We know who our viewers are. We know what they look like. And we know that they would be drawn more to stories about homeless people who looked just like their mothers and fathers and sons and daughters than homeless people who look like, well, homeless people.
But to do that we first need to go to central casting and get just the right kind of homeless people on the news. White was better than black. Clean was better than dirty. Attractive was better than unattractive. Sane was better than insane. And sober was better than addicted. So when the TV people went looking for just the right kind of homeless face to put on the news programs, they went to people like Robert Hayes, who ran the National Coalition for the Homeless in New York.
In 1989, Hayes told the New York Times that when congressional committees in TV news producers contact him, "They always want white, middle-class people to interview."
Walter Goodman, who writes about television for the New York Times, came up with a name for what we in the media were doing. He called it the "prettifying of reality."
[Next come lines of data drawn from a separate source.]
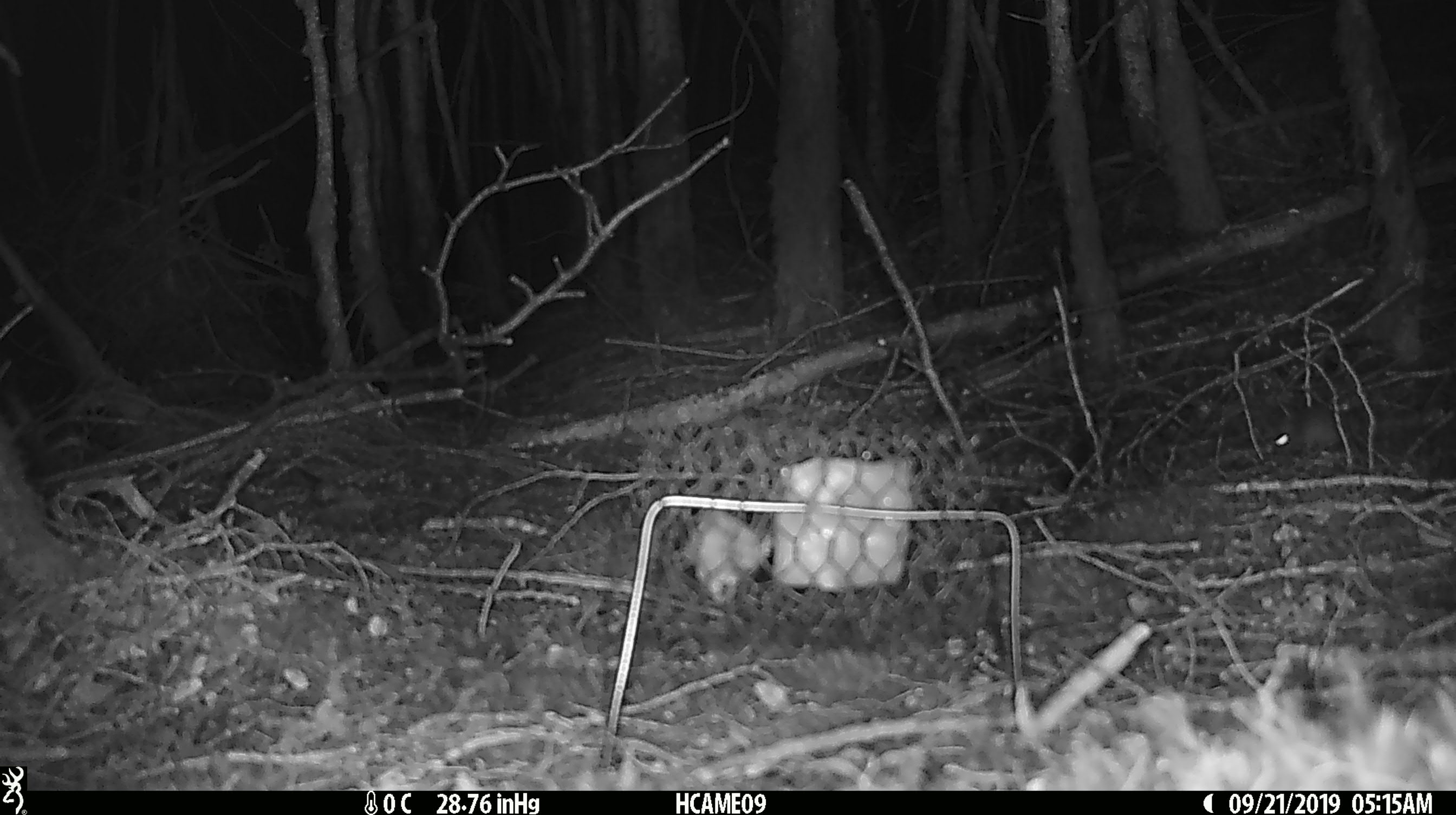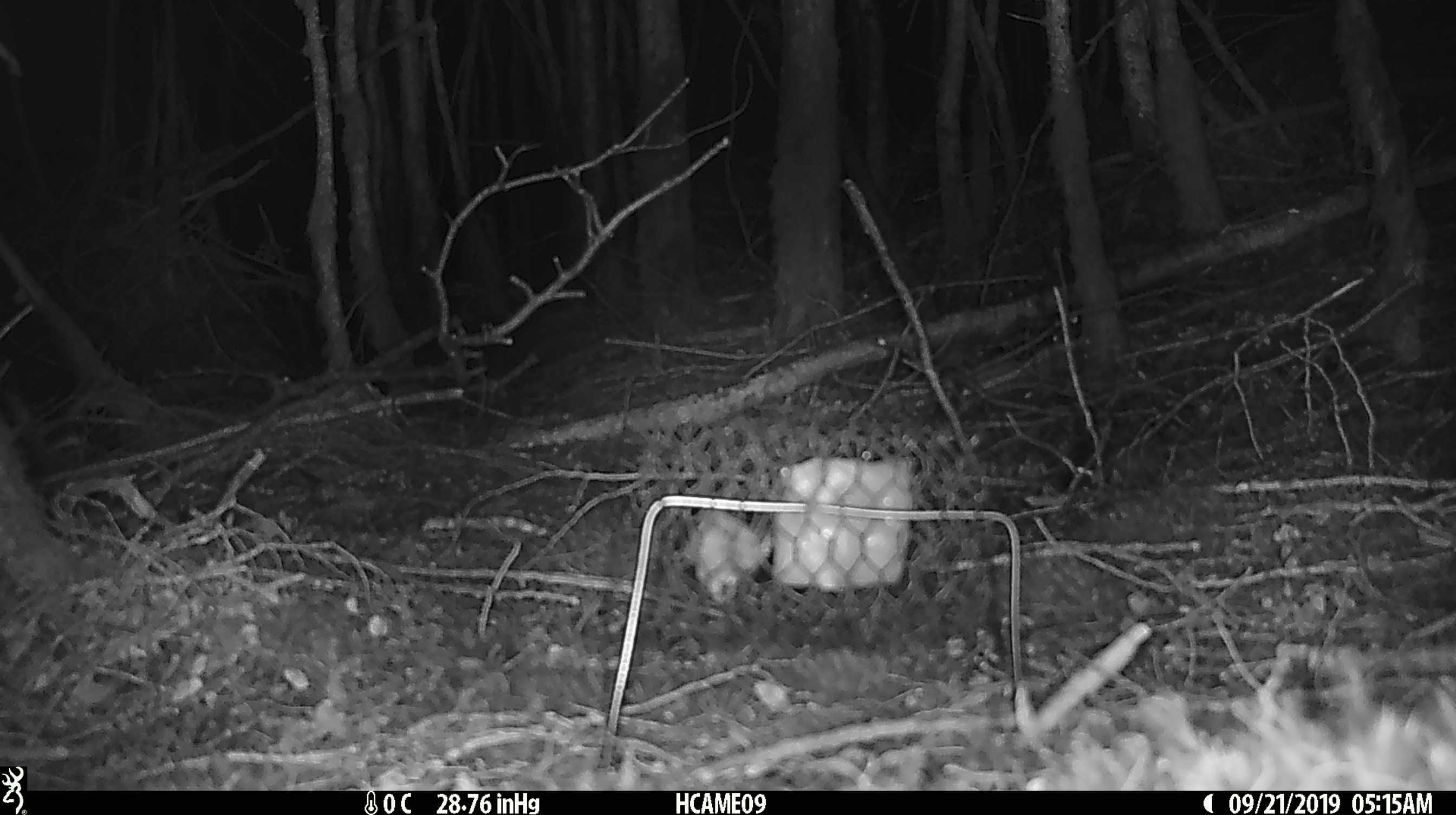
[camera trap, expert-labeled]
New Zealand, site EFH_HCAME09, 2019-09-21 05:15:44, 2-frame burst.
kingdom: Animalia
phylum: Chordata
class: Mammalia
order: Rodentia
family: Muridae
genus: Mus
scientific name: Mus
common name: mouse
[He wrote] The reasons for the choices are not obscure. If you want to arouse sympathy for the homeless, you cannot put forward offputting specimens. Television news producers can count on advocacy groups to supply them with model victims for viewing purposes, people who may even be untouched by the other afflictions discovered in...[a] survey of the homeless: mental illness, AIDS, domestic violence, and lack of education and skills. And why should a producer focus on one of the 50% of single homeless people who have served time in jail when he can just as easily find someone without a record.... the result is a prettifying of reality.